Grayson is so special, and I’m so honored to be his mom. And yes, I know I am doing my best and I’m doing a good job. I just want to do the best job. And I want him to swallow his food and not throw up when he doesn’t like something. Is that too much to ask?
4 thoughts on “I Don’t Know What I’m Doing”
you are allowed to have good days and bad days! but remember you are doing an awesome job with him even on the bad days!!!! he'll get there; if nothing else you are learning an extraordinary lesson on patience. the results will be that much sweeter.
There are so many times when I feel I don't know what I'm doing. And there are times when I mess up so badly that I don't trust my ability to protect my daughter from harm. The reality is we are all human beings doing the best we can at this mothering thing. We are bound to mess up, it is inevitable. Human beings are fallible, above all else. But we are also persistant and hard working and caring and undeterred in the face of adversity. And for those reasons we are good parents, in spite of everything working against us.I hope you have more good, confident days than not.

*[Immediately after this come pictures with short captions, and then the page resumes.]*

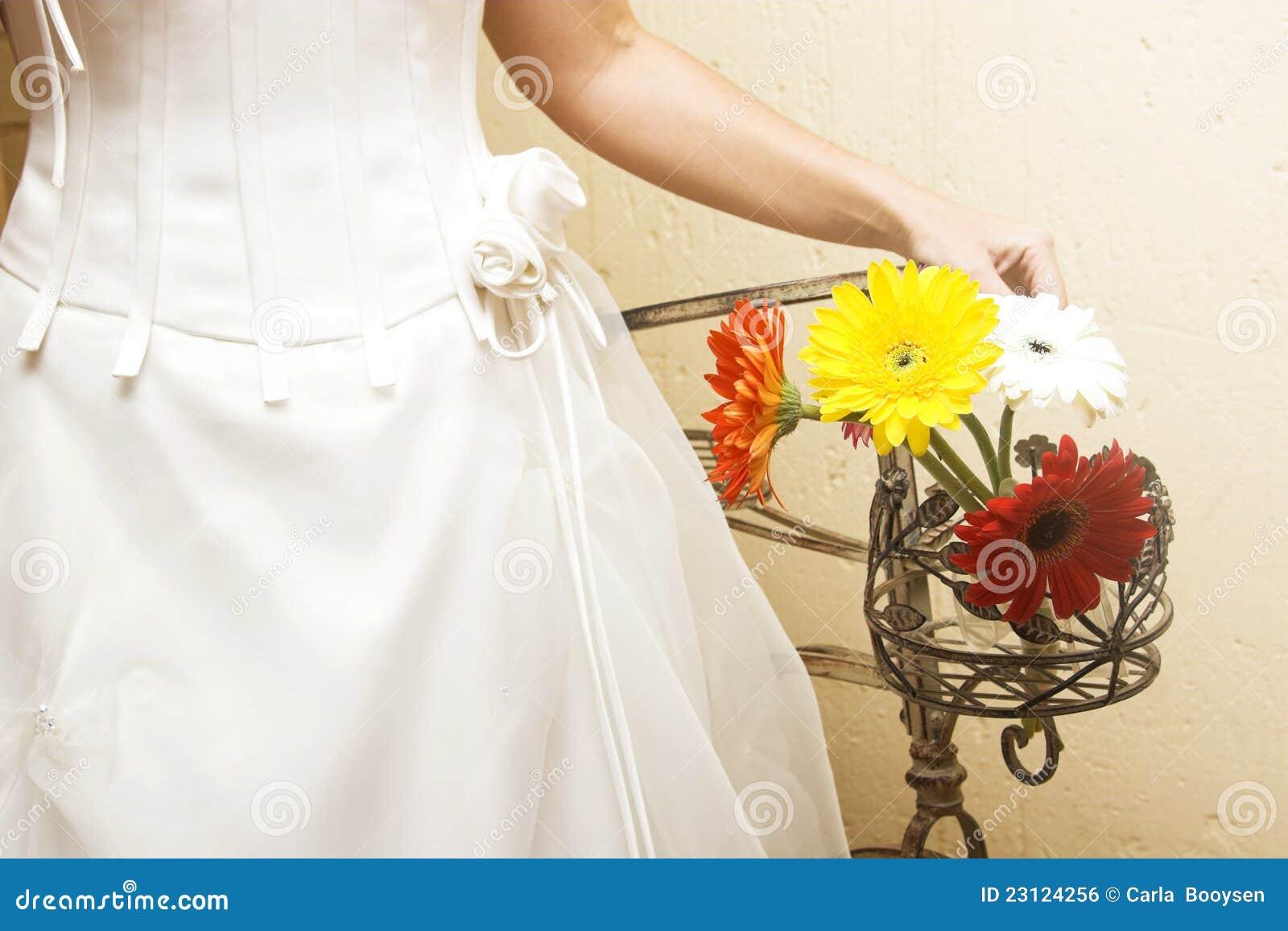 Γαμήλιες μαργαρίτες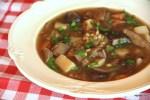 Суп из белых грибов с полбой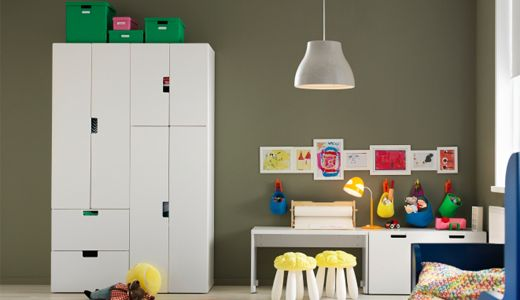 Stuva Kinderzimmer ~ New stuva kids furniture line debuts at ikea storage sets kids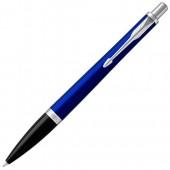 Арт 30432 Ручка шариковая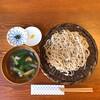 蕎麦 ひるあんどん - 料理写真: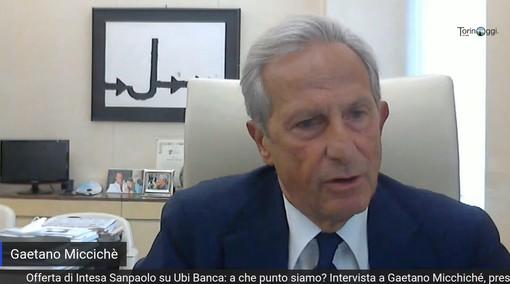 Ubi Banca, dopo Victor Massiah è Gaetano Micciché il nuovo consigliere delegato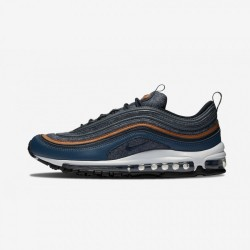 Nike Air Max 97 Premium 312834 400 Blue Thunder Blue/Dark Obsidian Running Shoes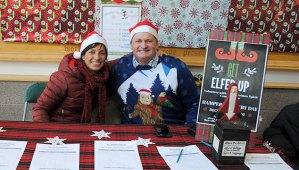Christmas Spirit Campaign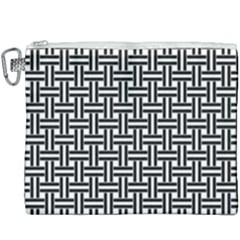 Braiding Vector Fabric Pattern Canvas Cosmetic Bag (xxxl) by AnjaniArt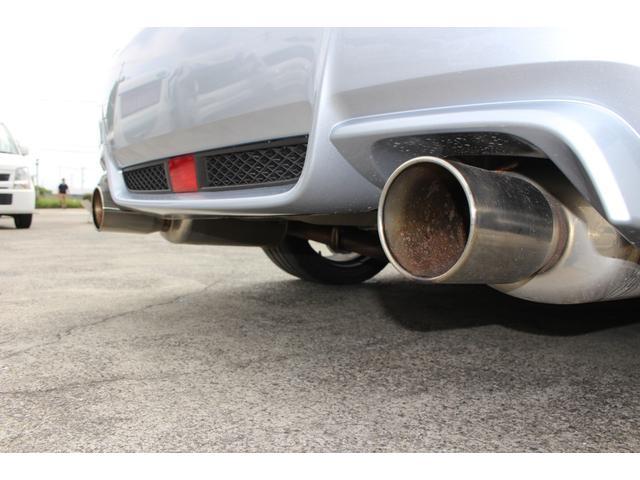 WRX STI Aライン サンルーフ ブラウンレザーシート フジツボマフラー HKS車高調 ワークエモーション19インチアルミ HID ターボ 4WD メモリーナビ フルセグ バックカメラ ドライブレコーダー(69枚目)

Motherhood is full of doubts and especially when they are young, we don't really get any feedback, and really no report card until they are what? 18 and grown? All we can do is try our best and follow our instincts and just keep trying. Sorry the food issues have come up again, frustrating to say the least. Sorry it was a bad day, I hope that today goes smoother and you feel more sure of yourself, as one friend told me once, "They won't remember a single day in their childhood, but rather the overall feeling of it", perhaps not exactly spot on here, but you get the idea. Oh, and I think you are doing THE best job, not just your best, but THE best…really, I do. xo-
None of us know what we're doing. And we think we will know it all with our second babies, but guess what – they'll be totally different babies and we'll have to learn our lessons all over again in their way. But you are amazing, Elizabeth. I second Erin's last sentence a million times over!